Alfa Castaldi (19 December 1926 - 17 December 1995) was an Italian photographer.

==Career==
He began his photographic career in 1954, depicting the social life of his native Milan for Italian magazines, moving into fashion photography in the 1960s, when he provided images for Novità (which became Vogue Italia in 1966), Linea Italiana, and Arianna (magazine)|Arianna. Castaldi married Anna Piaggi in New York in 1962. By 1969, he was one of the major contributors to Vogue Italia. At the end of the 1960s, opening a studio in Milan, he expanded into advertising, creating campaigns for the likes of Giorgio Armani, Laura Biagiotti, Fendi, Gianfranco Ferré, Karl Lagerfield and Ottavio and Rosita Missoni. His magazine coverage also expanded, with his work appearing in L'Uomo Vogue, Vanity, Vogue Bambini, Vogue Sposa, and, outside the Condé Nast Publications, Amica, Panorama and L'Espresso.

==Biography==
In the time of the 1950s, Castaldi served as a reporter, and he was in close relation to Ugo Mulas. Together they joined with other artists of various forms and lived what was recorded to be a bohemian lifestyle. Although Castaldi studied under an art critic while he was in college, the career of being a critic was not what he wanted to do because it didn't appeal to him. He became interested in reporter photography and editorials. That is when he began his photography interest and became a freelancer with the major magazines of his time.
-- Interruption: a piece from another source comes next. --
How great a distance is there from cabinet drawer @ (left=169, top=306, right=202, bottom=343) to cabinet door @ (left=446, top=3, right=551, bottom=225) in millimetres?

He frequented since 1954 the legendary Bar Jamaica, an artists' hangout in the Brera district, from where the major exponents of Italian contemporary art transited, and where he met Ugo Mulas, Mario Dondero and Carlo Bavagnoli, with whom he established a close bond, including a professional one. He began collaborating with newspapers and magazines such as L'Illustrazione Italiana and Settimo Giorno, documenting the rebirth of Italian cultural life, new forms of pictorial expression, writers, and journalism. Until 1959, he worked on reportages on cultural and film personalities; he made trips to southern Italy, photographed French colonisation in Algeria and anti-nuclear demonstrations in London, architecture in Paris and northern France. He also occasionally published in other magazines such as Le Ore and Oggi.

In 1958, the fundamental meeting of his life took place: that with Anna Piaggi, a fashion journalist destined to become one of the creators of the "made in Italy" myth. It was she, who was already collaborating with Vogue, including Arianna and Vogue Italia, who introduced Castaldi to the world of fashion. A strong partnership was created between them that would last until Castaldi's death. In 1962, they were married in New York.

In 1969, Castaldi became a regular contributor to the Condé Nast publishing group and did fashion shoots for Vogue (L'Uomo Vogue, Vogue Bambini, and Vogue Sposa), but he did not abandon his constant vocation for photographic research. He also worked in the emerging field of advertising, while his topical images continued to appear in numerous magazines. Experimentation also resulted in collages and various mixed-media works, juxtaposing photographs with objects and fabrics from the world of high fashion. In the early 1970s, Castaldi carried out research on the ethnographic origins of men's clothing through a series of photographs that would be published several times in Vogue Uomo.

Castaldi never took care of the preservation of his photographs and negatives, so that the archive that exists today, the result of the collection work of his heirs, preserves only a small part of his work: a good part of his unpublished images have been irretrievably lost.

==Education==
Castaldi studied and received his education in the History of the Arts at the University of Florence. There, he was able to study with the Italian art critic who was known as Roberto Longhi. It is recorded that Castaldi actually became one of Longhi's favourite students.

==Family==
Castaldi was married to Anna Piaggi. They met when he started to work with her on fashion stories. They were together until his death. He met her in the year of 1958. They married four years after they met.

==Death==
Castaldi died in 1995, in Milan, Italy.